- _Directions_: Copy out the cruise account below word for word, from start to finish.

━━━━━ Text

So we’ve just come back from a cruise. In hindsight, going ahead with our plans to cruise was probably one of the dumber decisions we’ve made, now that it’s become clear the nation was already diving headfirst into the calamity that is the novel corona virus pandemic. At the time it seemed as though we had a month or so before things got really serious; there were reports of outbreaks in Washington state and a few very localized communities and we talked ourselves into believing that’s all there was to it, but with little to no testing going on, we were only denying the reality of the situation.

And it was pretty easy to keep on denying anything was wrong. O’Hare airport was jammed shoulder-to-shoulder with travelers and the airlines weren’t taking any special precautions that were apparent to us. Fort Lauderdale airport was just as busy as O’Hare and the motel we stayed in appeared to be fully booked with people who were for the most part unconcerned about being in close contact with one another. I noticed a few people at the continental breakfast making good use of hand sanitizer, but they were just two or three out of dozens. We all happily climbed into crowded buses to take the short ride to the cruise port at ten o’clock.

We boarded in one of the early groups and although they warned us we would be subject to a stringent medical screening due to the pandemic, this amounted to little more than asking us to fill out a questionnaire and requiring us to submit to having our temperature taken. They used little plastic pistols which they pointed at our foreheads to take our temperature, and we’re a little doubtful about their accuracy — B’s temp was 91 degrees Farenheit, which I’m pretty sure is not possible for a walking, talking human being.

━━━━━━━━━━
━━━━━ Data extract

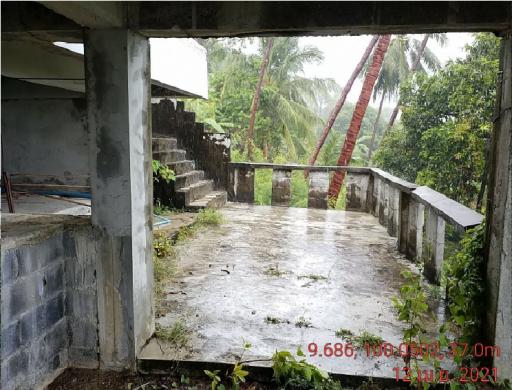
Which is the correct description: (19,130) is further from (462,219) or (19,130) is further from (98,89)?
(462,219)

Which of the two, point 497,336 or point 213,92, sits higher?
point 213,92

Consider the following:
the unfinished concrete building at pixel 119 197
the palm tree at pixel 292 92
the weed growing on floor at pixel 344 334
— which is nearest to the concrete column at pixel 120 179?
the unfinished concrete building at pixel 119 197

━━━━━━━━━━

- _Exercise answer_:
So we’ve just come back from a cruise. In hindsight, going ahead with our plans to cruise was probably one of the dumber decisions we’ve made, now that it’s become clear the nation was already diving headfirst into the calamity that is the novel corona virus pandemic. At the time it seemed as though we had a month or so before things got really serious; there were reports of outbreaks in Washington state and a few very localized communities and we talked ourselves into believing that’s all there was to it, but with little to no testing going on, we were only denying the reality of the situation.

And it was pretty easy to keep on denying anything was wrong. O’Hare airport was jammed shoulder-to-shoulder with travelers and the airlines weren’t taking any special precautions that were apparent to us. Fort Lauderdale airport was just as busy as O’Hare and the motel we stayed in appeared to be fully booked with people who were for the most part unconcerned about being in close contact with one another. I noticed a few people at the continental breakfast making good use of hand sanitizer, but they were just two or three out of dozens. We all happily climbed into crowded buses to take the short ride to the cruise port at ten o’clock.

We boarded in one of the early groups and although they warned us we would be subject to a stringent medical screening due to the pandemic, this amounted to little more than asking us to fill out a questionnaire and requiring us to submit to having our temperature taken. They used little plastic pistols which they pointed at our foreheads to take our temperature, and we’re a little doubtful about their accuracy — B’s temp was 91 degrees Farenheit, which I’m pretty sure is not possible for a walking, talking human being.